Dichoso tú, que vives
entre el gozo, la paz, la bienandanza
y no, cual yo, recibes
de amor sin esperanza
zozobras y martirios sin mudanza.

Y no sientes el yugo
de la suerte pesar sobre tu cuello,
ni el hombre es tu verdugo,
ni con ansia un destello
buscas de la verdad, sin poder vello.

Cuando el mundo habitabas,
con la voz de amistad consoladora
las penas aliviabas
de tu amigo, que ahora
hundido en e1 pesar tu ausencia llora.

A1 escuchar tus cantos,
do la razón brillaba y la poesía,
celestiales encantos
mi corazón sentía,
y en su mismo dolor se adormecía.

Si a tu alma por ventura
le es permitido descender al suelo,
cuando la noche oscura
me traiga el desconsuelo
ven a elevar mi pensamiento al cielo.

De mi agitado sueño
las escenas de horror benigno ahuyenta;
la imagen de mi dueño
en vez de ellas presenta,
y haz que tu grata voz mi oído sienta.

Ignacio Rodríguez Galván



Adiós, oh patria mía

A mis amigos de México

Alegre el marinero
en voz pausada canta,
y el ancla ya levanta
con extraño rumor.

De la cadena al ruido
me agita pena impía.
Adiós, oh patria mía,
adiós, tierra de amor.

El barco suavemente
se inclina y se remece,
y luego se estremece
a impulso del vapor.

Las ruedas son cascadas
de blanca argentería.
Adiós, oh patria mía,
adiós, tierra de amor.

Sentado yo en la popa
contemplo el mar inmenso,
y en mi desdicha pienso
y en mi tenaz dolor.

A ti mi suerte entrego,
a ti, Virgen María.
Adiós, oh patria mía,
adiós, tierra de amor.

De fuego ardiente globo
en las aguas se oculta:
una onda lo sepulta
rodando con furor.

Rugiendo el mar anuncia
que muere el rey del día.
Adiós, oh patria mía,
adiós, tierra de amor.

Las olas, que se mecen
como el niño en su cuna,
retratan de la luna
el rostro seductor.

Gime la brisa triste
cual hombre en agonía.
Adiós, oh patria mía,
adiós, tierra de amor.

Del astro de la noche
un rayo blandamente
resbala por mi frente
rugada de dolor.

Así como hoy la luna,
en México lucía.
Adiós, oh patria mía,
adiós, tierra de amor.

¡En México!... ¡Oh memoria!...
¿Cuándo tu rico suelo
y a tu azulado cielo
veré, triste cantor?

Sin ti, cólera y tedio
me causa la alegría.
Adiós, oh patria mía,
adiós, tierra de amor.

Pienso que en tu recinto
hay quien por mí suspire,
quien al oriente mire
buscando a su amador.

Mi pecho hondos gemidos
a la brisa confía.
Adiós, oh patria mía,
adiós, tierra de amor.

Ignacio Rodríguez Galván
A bordo del paquete-vapor Teviot, navegando de la baliza de Nueva Orleáns a La Habana. Domingo 12 de junio de 1842.
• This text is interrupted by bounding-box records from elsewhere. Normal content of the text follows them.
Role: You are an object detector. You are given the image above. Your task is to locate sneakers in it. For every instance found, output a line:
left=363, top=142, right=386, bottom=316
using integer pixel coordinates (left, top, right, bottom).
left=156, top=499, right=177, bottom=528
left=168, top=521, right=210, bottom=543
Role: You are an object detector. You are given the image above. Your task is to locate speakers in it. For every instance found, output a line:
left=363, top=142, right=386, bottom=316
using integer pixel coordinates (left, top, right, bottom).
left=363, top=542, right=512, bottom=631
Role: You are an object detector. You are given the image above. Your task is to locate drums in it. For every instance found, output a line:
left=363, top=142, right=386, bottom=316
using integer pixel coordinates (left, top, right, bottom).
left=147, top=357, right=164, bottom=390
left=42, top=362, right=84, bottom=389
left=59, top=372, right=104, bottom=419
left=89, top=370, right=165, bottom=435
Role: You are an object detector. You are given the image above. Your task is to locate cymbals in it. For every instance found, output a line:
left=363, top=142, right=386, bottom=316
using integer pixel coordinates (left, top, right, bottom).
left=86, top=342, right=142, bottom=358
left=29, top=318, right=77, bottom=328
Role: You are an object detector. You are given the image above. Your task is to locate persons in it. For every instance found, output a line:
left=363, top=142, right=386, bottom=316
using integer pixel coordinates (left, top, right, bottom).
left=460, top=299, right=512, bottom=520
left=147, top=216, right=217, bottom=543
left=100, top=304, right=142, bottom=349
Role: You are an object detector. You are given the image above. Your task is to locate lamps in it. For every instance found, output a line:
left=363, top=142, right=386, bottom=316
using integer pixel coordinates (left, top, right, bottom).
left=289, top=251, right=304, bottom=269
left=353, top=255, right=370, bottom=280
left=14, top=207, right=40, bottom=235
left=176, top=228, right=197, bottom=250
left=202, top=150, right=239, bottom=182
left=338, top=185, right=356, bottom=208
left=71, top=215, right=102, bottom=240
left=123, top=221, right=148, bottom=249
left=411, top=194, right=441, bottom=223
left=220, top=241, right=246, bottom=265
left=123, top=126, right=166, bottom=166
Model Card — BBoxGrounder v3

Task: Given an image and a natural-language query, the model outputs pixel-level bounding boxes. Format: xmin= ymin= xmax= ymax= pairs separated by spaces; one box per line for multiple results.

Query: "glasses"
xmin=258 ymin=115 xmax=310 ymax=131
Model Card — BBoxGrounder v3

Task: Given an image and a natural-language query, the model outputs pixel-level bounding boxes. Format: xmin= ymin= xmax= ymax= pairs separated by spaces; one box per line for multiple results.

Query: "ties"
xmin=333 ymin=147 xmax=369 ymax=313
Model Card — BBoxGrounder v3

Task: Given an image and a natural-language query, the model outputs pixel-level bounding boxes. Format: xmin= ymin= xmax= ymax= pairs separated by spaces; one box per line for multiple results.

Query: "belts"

Al baile del señor presidente

Bailad mientras que llora
el pueblo dolorido,
bailad hasta la aurora
al compás del gemido
que a vuestra puerta el huérfano
hambriento lanzará.
¡Bailad! ¡Bailad!

Desnudez, ignorancia
a nuestra prole afrenta,
orgullo y arrogancia
con altivez ostenta,
y embrutece su espíritu
torpe inmoralidad.
¡Bailad! ¡Bailad!

Las escuelas inunda
turba ignorante y fútil,
que a su grandeza funda
en vedarnos lo útil,
y nos conduce hipócrita
por la senda del mal.
¡Bailad! ¡Bailad!

Soldados sin decoro
y sin saber nos celan,
adonde dan más oro
allá rápidos vuelan:
en la batalla tórtolas,
buitres en la ciudad.
¡Bailad! ¡Bailad!

Ya por Tejas avanza
el invasor astuto:
su grito de venganza
anuncia triste luto
a la infeliz república
que al abismo arrastráis.
¡Bailad! ¡Bailad!

El bárbaro ya en masa
por nuestros campos entra,
a fuego y sangre arrasa
cuanto a su paso encuentra,
deshonra nuestras vírgenes,
nos asesina audaz.
¡Bailad! ¡Bailad!

Europa se aprovecha
de nuestra inculta vida,
cual tigre nos acecha
con la garra tendida,
y nuestra ruina próxima
ya celebrando está.
¡Bailad! ¡Bailad!

Bailad, oh, campeones,
hasta la luz vecina,
al son de los cañones
de Tolemaida y China,
y de Argel a la pérdida
veinte copas vaciad.
¡Bailad! ¡Bailad!

Vuestro cantor en tanto
de miedo henchido el pecho
se vuelve en negro manto
en lágrimas deshecho
y prepara de México
el himno funeral.
¡Bailad! ¡Bailad!

Ignacio Rodríguez Galván





La gota de hiel

¡Jehovah! ¡Jehovah, tu cólera me agobia!
¿Por qué la copa del martirio llenas?
Cansado está mi corazón de penas.
Basta, basta, Señor.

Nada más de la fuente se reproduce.